FIG. 5 schematically illustrates the laundry treating appliance according to another embodiment of the invention in the form of the vertical-axis clothes washing machine 210. The vertical axis washer 210 has many similar elements as the horizontal axis washer 10. Therefore, the similar elements will be identified by numerals preceded by 200, with it being understood that the prior description for the horizontal axis washing machine 10 applies to the similar elements.

The operation of the vertical-axis clothes washer machine 210 is the same as described above with respect to the horizontal-axis washing machine 10. That is, both the change in electrical current and the change in electrical voltage to the drain pump 240 are monitored during the operation of the drain pump 240. When change in electrical current and the change in electrical voltage satisfy their respective thresholds, the motor is in an unsatisfied state and it is shut off. The method as illustrated and described in FIG. 4 may be used to control the operation of the drain pump 240.

While the invention has been specifically described in connection with certain specific embodiments thereof, it is to be understood that this is by way of illustration and not of limitation. Reasonable variation and modification are possible within the scope of the forgoing disclosure and drawings without departing from the spirit of the invention which is defined in the appended claims.

Claims

1-8. (canceled)

9. A laundry treating appliance for treating laundry according to a cycle of operation, comprising: a treating chamber configured to receive the laundry for treatment;a dispensing system fluidly coupled to the treating chamber and configured to dispense at least one treating chemistry to the treating chamber;a drain pump fluidly coupled to the treating chamber to drain the treating chemistry from the treating chamber; anda controller operably coupled to the drain pump and configured to turn off the drain pump when the change in electrical current supplied to the drain pump satisfies a first threshold and the change in the electrical voltage supplied to the drain pump satisfies a second threshold.

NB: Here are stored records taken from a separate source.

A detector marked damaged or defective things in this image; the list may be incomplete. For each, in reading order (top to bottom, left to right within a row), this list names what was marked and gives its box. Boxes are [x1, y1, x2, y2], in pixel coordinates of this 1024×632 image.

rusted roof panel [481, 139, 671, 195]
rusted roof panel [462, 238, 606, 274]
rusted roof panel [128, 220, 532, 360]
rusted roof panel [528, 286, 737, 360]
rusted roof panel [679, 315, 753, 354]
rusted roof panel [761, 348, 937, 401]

10. The laundry treating appliance of claim 9 wherein the controller is further configured to monitor over time the change in the electrical current supplied to the drain pump while the drain pump is turned on, and monitor over time the change in the electrical voltage supplied to the drain pump while the drain pump is turned on.

11. The laundry treating appliance of claim 9 further comprising a rotatable drum defining the treating chamber.

12. The laundry treating appliance of claim 11 further comprising a tub in which the rotatable drum is received and the tub is fluidly coupled with the treating chamber.

13. The laundry treating appliance of claim 12 wherein the drum has a plurality of perforations to fluidly couple the treating chamber to the tub.

14. The laundry treating appliance of claim 12 wherein the drain pump is fluidly coupled to tub to fluidly couple the pump to the treating chamber via the tub.

15. The laundry treating appliance of claim 9 further comprising an air flow system configured to supply air to the treating chamber.

16. The laundry treating appliance of claim 15 wherein the air flow system comprises a heating system that heats the air supplied to the treating chamber.